AVAILABLE DATA:
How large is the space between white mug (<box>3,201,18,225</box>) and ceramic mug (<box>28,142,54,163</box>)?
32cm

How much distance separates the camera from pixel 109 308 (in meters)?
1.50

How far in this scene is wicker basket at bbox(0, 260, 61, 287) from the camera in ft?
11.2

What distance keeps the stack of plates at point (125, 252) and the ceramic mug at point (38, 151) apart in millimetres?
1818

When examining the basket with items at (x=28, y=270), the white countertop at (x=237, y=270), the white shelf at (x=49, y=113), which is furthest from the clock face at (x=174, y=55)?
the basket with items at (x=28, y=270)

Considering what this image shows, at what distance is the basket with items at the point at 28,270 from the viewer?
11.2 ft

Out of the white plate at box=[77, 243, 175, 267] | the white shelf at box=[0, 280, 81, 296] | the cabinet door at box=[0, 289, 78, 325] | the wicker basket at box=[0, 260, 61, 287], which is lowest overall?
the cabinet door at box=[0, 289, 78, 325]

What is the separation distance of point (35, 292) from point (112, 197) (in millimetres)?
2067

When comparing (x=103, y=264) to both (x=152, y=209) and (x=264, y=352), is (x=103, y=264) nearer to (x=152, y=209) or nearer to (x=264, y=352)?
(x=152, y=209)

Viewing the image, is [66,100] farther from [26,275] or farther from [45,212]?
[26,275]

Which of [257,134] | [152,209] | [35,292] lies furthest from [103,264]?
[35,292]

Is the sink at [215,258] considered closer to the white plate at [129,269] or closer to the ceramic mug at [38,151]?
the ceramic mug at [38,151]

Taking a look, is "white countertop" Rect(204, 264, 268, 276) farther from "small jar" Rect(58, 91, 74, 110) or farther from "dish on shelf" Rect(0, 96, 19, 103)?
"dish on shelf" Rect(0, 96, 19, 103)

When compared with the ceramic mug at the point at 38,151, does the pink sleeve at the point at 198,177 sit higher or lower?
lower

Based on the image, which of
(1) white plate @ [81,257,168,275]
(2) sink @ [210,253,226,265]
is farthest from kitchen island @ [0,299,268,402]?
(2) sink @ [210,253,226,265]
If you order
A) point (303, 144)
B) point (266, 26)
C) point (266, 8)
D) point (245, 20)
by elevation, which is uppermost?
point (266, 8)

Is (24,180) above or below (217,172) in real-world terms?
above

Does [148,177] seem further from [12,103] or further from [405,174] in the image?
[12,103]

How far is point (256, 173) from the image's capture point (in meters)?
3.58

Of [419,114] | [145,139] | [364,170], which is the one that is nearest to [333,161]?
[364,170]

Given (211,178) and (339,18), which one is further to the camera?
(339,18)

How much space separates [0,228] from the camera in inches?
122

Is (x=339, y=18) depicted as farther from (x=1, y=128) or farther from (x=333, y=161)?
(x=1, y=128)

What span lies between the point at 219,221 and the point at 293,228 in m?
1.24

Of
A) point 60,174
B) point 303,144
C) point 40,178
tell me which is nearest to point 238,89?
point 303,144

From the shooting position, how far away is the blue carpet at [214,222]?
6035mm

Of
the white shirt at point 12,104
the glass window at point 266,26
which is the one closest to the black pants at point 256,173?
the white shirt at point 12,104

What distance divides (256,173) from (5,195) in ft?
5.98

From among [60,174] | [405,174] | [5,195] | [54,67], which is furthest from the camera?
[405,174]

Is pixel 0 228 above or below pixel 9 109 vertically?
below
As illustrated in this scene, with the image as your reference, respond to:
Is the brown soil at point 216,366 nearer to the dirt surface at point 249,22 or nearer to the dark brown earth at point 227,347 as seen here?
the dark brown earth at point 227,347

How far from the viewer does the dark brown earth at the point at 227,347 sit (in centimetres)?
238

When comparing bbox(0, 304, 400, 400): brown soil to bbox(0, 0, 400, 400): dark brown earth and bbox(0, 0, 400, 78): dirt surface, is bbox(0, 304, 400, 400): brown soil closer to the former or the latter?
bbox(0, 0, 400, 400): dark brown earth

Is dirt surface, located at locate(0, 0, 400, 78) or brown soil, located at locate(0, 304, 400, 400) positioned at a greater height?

AIM:
Extract all of the data above and output it character for character.

EXERCISE ANSWER:
How large is the space between white mug (<box>3,201,18,225</box>) and ceramic mug (<box>28,142,54,163</box>)?
32cm

How much distance separates the camera from pixel 109 308 (in meters)?
1.50

How far in this scene is wicker basket at bbox(0, 260, 61, 287) from the camera in ft?
11.2

What distance keeps the stack of plates at point (125, 252) and the ceramic mug at point (38, 151) apart in millimetres?
1818

When examining the basket with items at (x=28, y=270), the white countertop at (x=237, y=270), the white shelf at (x=49, y=113), which is furthest from the clock face at (x=174, y=55)?
the basket with items at (x=28, y=270)

Considering what this image shows, at what distance is the basket with items at the point at 28,270 from the viewer?
11.2 ft

Out of the white plate at box=[77, 243, 175, 267] | the white shelf at box=[0, 280, 81, 296] | the cabinet door at box=[0, 289, 78, 325] | the wicker basket at box=[0, 260, 61, 287], which is lowest overall?
the cabinet door at box=[0, 289, 78, 325]

What is the separation distance of point (35, 292) from point (112, 197) (in millimetres)?
2067

When comparing (x=103, y=264) to both (x=152, y=209) and (x=264, y=352), is (x=103, y=264) nearer to (x=152, y=209) or nearer to (x=264, y=352)?
(x=152, y=209)

Viewing the image, is [66,100] farther from [26,275] or farther from [45,212]?
[26,275]

Which of [257,134] | [152,209] | [35,292] lies furthest from [103,264]?
[35,292]

Is the sink at [215,258] considered closer to the white plate at [129,269] or closer to the ceramic mug at [38,151]?
the ceramic mug at [38,151]

Taking a look, is "white countertop" Rect(204, 264, 268, 276) farther from "small jar" Rect(58, 91, 74, 110) or farther from "dish on shelf" Rect(0, 96, 19, 103)?
"dish on shelf" Rect(0, 96, 19, 103)

When compared with the ceramic mug at the point at 38,151, does the pink sleeve at the point at 198,177 sit higher or lower?
lower

Based on the image, which of
(1) white plate @ [81,257,168,275]
(2) sink @ [210,253,226,265]
is farthest from kitchen island @ [0,299,268,402]?
(2) sink @ [210,253,226,265]
If you order
A) point (303, 144)
B) point (266, 26)
C) point (266, 8)
D) point (245, 20)
by elevation, which is uppermost?
point (266, 8)

Is (24,180) above or below (217,172) in real-world terms?
above

Does [148,177] seem further from [12,103] or further from [405,174] in the image?
[12,103]

How far is point (256, 173) from the image's capture point (in meters)?
3.58

Of [419,114] | [145,139] | [364,170], which is the one that is nearest to [333,161]?
[364,170]

Given (211,178) and (339,18), which one is further to the camera?
(339,18)

How much space separates [0,228] from the camera in inches?
122

Is (x=339, y=18) depicted as farther from (x=1, y=128) or farther from (x=333, y=161)?
(x=1, y=128)

What span lies between the point at 219,221 and the point at 293,228 in m?
1.24

Of
A) point 60,174
B) point 303,144
C) point 40,178
tell me which is nearest to point 238,89?
point 303,144

From the shooting position, how far away is the blue carpet at [214,222]?
6035mm

Of
the white shirt at point 12,104
the glass window at point 266,26
which is the one closest to the black pants at point 256,173?
the white shirt at point 12,104

What distance divides (256,173) from (5,195) in ft?
5.98

From among [60,174] | [405,174] | [5,195] | [54,67], which is furthest from the camera?
[405,174]

Is pixel 0 228 above or below pixel 9 109 vertically?
below
As illustrated in this scene, with the image as your reference, respond to:
Is the brown soil at point 216,366 nearer to the dirt surface at point 249,22 or nearer to the dark brown earth at point 227,347 as seen here?
the dark brown earth at point 227,347

How far from the viewer does the dark brown earth at the point at 227,347 sit (in centimetres)?
238

When comparing bbox(0, 304, 400, 400): brown soil to bbox(0, 0, 400, 400): dark brown earth and bbox(0, 0, 400, 78): dirt surface, is bbox(0, 304, 400, 400): brown soil closer to the former or the latter?
bbox(0, 0, 400, 400): dark brown earth

Is dirt surface, located at locate(0, 0, 400, 78) or brown soil, located at locate(0, 304, 400, 400) positioned at a greater height?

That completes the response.